Sam Hinkie on how to think and his resignation from GM of the 76er's [pdf] - mful
http://espn.go.com/pdf/2016/0406/nba_hinkie_redact.pdf
======
mful
Really interesting take on applying (self-described) entrepreneurial thinking
to basketball.

Some of my favorite quotes:

On Intellectual humility:

> Lifelong learning is where it’s at. To walk down that path requires a deep-
> seated humility about a) what’s knowable, and b) what each of us know. We
> hire for this aggressively. We celebrate this internally.
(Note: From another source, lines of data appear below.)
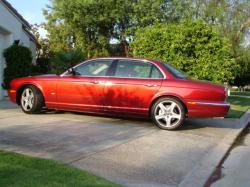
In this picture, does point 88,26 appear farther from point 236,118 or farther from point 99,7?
point 236,118

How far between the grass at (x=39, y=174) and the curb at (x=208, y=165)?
122cm

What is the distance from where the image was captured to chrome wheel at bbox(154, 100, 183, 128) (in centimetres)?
983

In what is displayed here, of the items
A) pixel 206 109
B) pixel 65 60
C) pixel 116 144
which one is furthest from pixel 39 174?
pixel 65 60

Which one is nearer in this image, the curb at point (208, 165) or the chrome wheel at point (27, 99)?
the curb at point (208, 165)

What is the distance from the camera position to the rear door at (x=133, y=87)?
9961 millimetres

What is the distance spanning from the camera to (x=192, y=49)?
1864 cm

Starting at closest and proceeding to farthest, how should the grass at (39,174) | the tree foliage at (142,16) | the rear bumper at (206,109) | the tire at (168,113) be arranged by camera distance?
the grass at (39,174) < the rear bumper at (206,109) < the tire at (168,113) < the tree foliage at (142,16)

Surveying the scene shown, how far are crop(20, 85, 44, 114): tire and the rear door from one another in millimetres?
1730

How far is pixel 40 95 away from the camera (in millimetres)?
10953

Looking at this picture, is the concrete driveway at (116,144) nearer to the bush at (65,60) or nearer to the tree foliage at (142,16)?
the bush at (65,60)

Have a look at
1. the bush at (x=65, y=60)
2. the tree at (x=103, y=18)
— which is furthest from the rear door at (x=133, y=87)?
the tree at (x=103, y=18)

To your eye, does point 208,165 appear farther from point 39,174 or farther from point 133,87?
point 133,87

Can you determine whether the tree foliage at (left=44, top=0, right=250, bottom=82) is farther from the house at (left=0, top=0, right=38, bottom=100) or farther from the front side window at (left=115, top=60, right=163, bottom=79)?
the front side window at (left=115, top=60, right=163, bottom=79)

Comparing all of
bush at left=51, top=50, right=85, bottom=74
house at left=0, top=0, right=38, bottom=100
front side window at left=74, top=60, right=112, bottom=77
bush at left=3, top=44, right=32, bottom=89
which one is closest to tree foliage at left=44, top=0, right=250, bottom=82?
bush at left=51, top=50, right=85, bottom=74
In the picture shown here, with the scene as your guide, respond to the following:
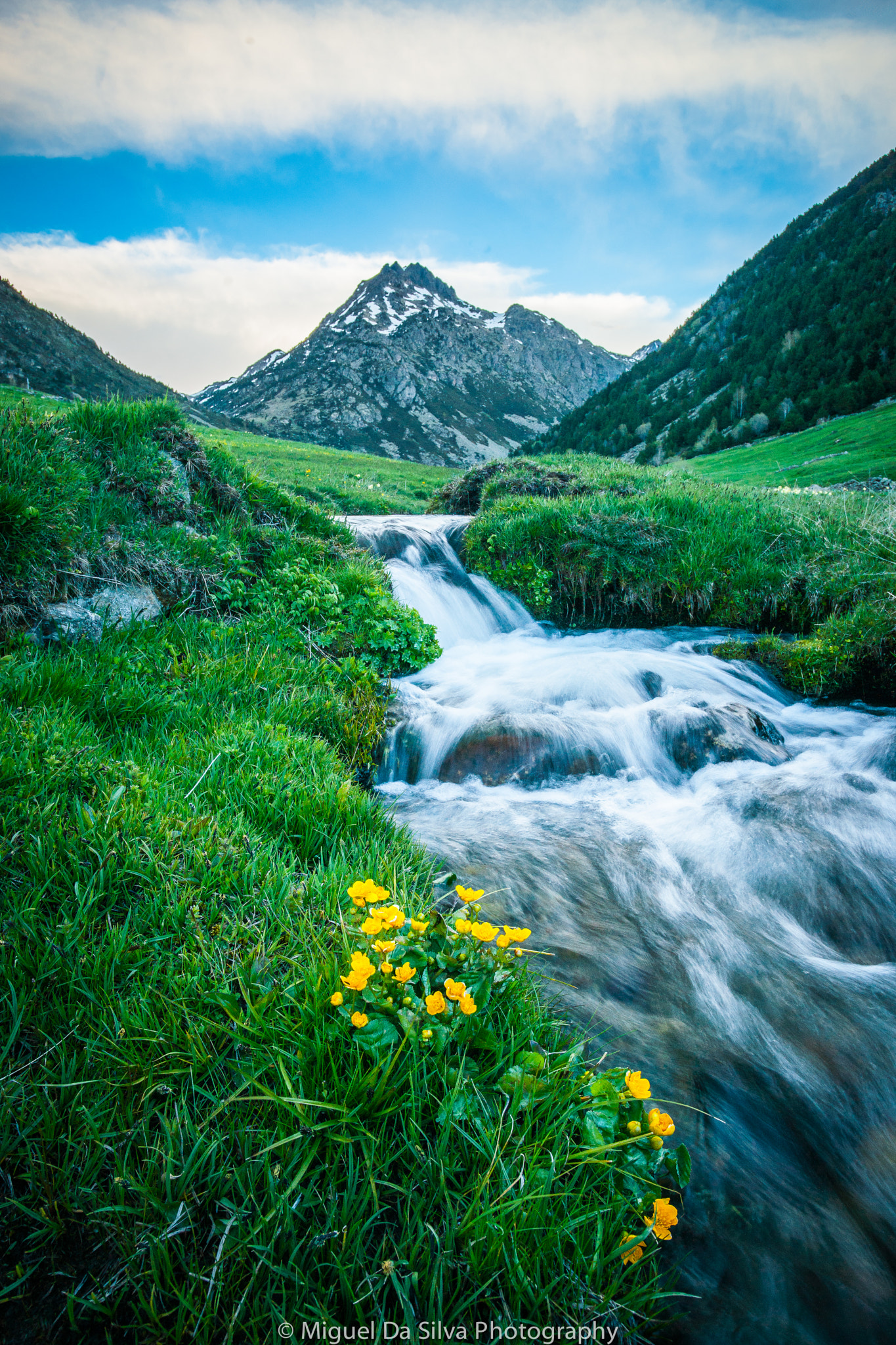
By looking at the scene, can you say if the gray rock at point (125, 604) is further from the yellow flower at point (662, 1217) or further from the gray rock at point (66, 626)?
the yellow flower at point (662, 1217)

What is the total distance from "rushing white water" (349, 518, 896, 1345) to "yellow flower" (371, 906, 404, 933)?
1.25 meters

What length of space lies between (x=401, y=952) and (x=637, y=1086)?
2.56 ft

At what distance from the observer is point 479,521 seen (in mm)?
10594

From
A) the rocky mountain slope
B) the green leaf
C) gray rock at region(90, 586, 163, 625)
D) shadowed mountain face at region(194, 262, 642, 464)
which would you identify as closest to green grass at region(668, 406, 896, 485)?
the rocky mountain slope

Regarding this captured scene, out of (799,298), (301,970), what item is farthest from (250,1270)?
(799,298)

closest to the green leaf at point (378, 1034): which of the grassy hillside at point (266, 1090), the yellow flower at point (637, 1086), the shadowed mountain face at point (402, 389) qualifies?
the grassy hillside at point (266, 1090)

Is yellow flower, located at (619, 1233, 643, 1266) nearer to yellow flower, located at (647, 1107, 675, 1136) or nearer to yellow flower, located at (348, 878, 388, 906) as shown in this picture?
yellow flower, located at (647, 1107, 675, 1136)

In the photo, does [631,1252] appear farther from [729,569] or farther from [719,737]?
[729,569]

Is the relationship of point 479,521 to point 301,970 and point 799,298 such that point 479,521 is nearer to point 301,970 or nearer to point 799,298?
point 301,970

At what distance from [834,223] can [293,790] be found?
74049 mm

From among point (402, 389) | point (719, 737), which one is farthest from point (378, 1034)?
point (402, 389)

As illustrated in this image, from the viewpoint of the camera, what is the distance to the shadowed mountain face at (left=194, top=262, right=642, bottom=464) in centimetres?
13438

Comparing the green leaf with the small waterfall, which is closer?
the green leaf

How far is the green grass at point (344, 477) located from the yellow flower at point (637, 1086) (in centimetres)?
765
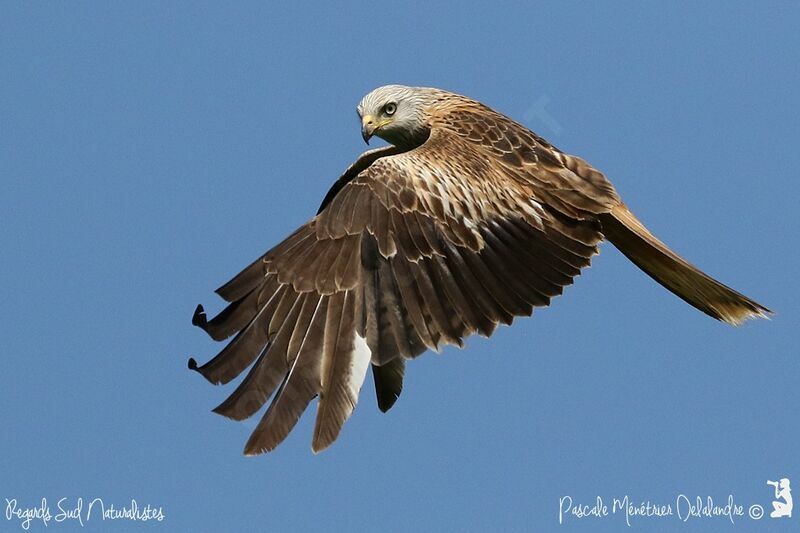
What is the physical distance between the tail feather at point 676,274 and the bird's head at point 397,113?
7.18ft

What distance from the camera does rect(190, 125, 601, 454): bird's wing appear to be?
911cm

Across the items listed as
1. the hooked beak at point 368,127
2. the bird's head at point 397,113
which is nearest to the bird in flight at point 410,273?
the bird's head at point 397,113

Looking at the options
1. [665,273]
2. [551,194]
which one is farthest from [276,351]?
[665,273]

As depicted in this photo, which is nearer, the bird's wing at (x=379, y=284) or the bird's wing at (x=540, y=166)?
the bird's wing at (x=379, y=284)

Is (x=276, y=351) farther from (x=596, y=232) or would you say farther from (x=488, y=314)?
(x=596, y=232)

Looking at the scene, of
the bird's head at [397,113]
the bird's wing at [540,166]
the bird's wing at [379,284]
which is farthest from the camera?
the bird's head at [397,113]

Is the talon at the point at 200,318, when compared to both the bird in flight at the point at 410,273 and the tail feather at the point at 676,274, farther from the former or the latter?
the tail feather at the point at 676,274

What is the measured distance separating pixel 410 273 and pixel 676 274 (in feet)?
8.49

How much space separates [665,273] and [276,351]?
11.7 feet

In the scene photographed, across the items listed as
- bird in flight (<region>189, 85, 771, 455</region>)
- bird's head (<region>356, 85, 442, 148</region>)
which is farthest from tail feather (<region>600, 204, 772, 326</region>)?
bird's head (<region>356, 85, 442, 148</region>)

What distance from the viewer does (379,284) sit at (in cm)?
946

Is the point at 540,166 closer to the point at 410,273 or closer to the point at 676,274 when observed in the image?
the point at 676,274

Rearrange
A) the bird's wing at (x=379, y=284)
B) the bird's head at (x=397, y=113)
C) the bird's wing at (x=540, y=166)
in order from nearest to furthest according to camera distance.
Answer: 1. the bird's wing at (x=379, y=284)
2. the bird's wing at (x=540, y=166)
3. the bird's head at (x=397, y=113)

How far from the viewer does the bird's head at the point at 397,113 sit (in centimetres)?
1203
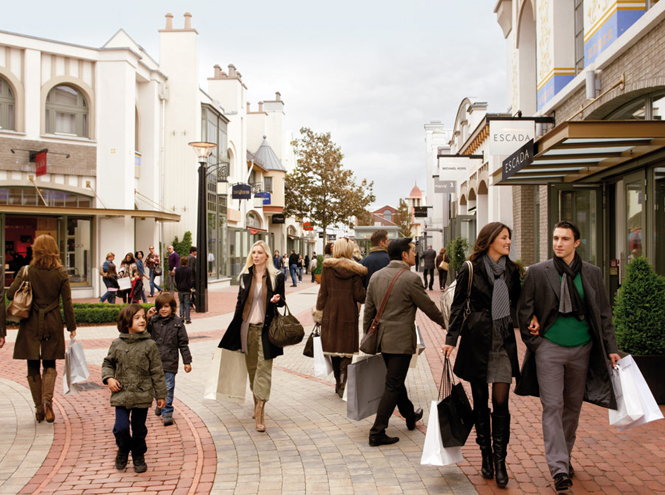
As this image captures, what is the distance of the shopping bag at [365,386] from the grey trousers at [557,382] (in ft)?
5.59

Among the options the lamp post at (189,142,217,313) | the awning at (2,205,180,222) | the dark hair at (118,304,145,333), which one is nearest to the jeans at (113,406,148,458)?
the dark hair at (118,304,145,333)

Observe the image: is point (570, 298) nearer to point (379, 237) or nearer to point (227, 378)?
point (379, 237)

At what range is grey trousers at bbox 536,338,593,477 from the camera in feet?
14.4

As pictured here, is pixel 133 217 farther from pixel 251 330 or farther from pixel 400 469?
pixel 400 469

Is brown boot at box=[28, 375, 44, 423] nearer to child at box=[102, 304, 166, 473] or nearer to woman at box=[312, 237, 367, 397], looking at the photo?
child at box=[102, 304, 166, 473]

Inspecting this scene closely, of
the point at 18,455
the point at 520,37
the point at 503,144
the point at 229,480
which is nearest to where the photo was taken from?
the point at 229,480

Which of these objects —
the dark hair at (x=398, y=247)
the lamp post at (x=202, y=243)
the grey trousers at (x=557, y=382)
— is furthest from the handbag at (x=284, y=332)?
the lamp post at (x=202, y=243)

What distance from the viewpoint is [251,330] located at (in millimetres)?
6355

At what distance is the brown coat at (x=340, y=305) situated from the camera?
693 centimetres

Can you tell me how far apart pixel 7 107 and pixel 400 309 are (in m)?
20.2

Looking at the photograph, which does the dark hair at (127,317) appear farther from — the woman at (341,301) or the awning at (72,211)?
the awning at (72,211)

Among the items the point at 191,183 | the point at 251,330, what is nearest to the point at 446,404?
the point at 251,330

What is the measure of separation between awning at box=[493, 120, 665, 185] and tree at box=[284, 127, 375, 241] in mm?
33478

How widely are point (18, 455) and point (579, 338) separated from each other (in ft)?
14.8
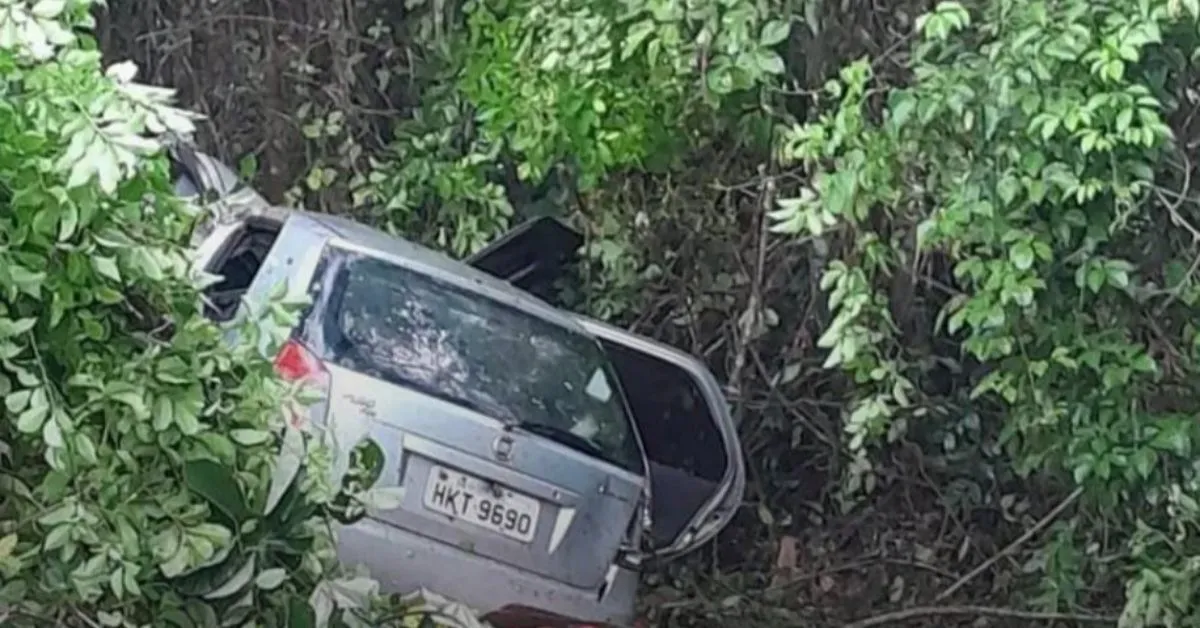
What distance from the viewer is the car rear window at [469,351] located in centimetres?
491

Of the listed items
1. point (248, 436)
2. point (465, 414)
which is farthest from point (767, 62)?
point (248, 436)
And we’ve been
> known to punish when we find it woefully lacking.

On Innovation:

> In most endeavors, it’s fine to be content to woodshed until you get
> something near perfect. You want that to be you. Grit matters. But it won’t
> be long until some innovation makes all that effort newly obsolete. You want
> that to be you, too.

On thinking long term:

> Jeff Bezos says that if Amazon has a good quarter it’s because of work they
> did 3, 4, 5 years ago—not because they did a good job that quarter. Today’s
> league-leading Golden State Warriors acquired Draymond Green, Andrew Bogut,
> and Klay Thompson almost 4 years ago, nearly 4 years ago exactly, and almost
> 5 years ago. In this league, the long view picks at the lock of mediocrity

Lots of other good gems in this piece.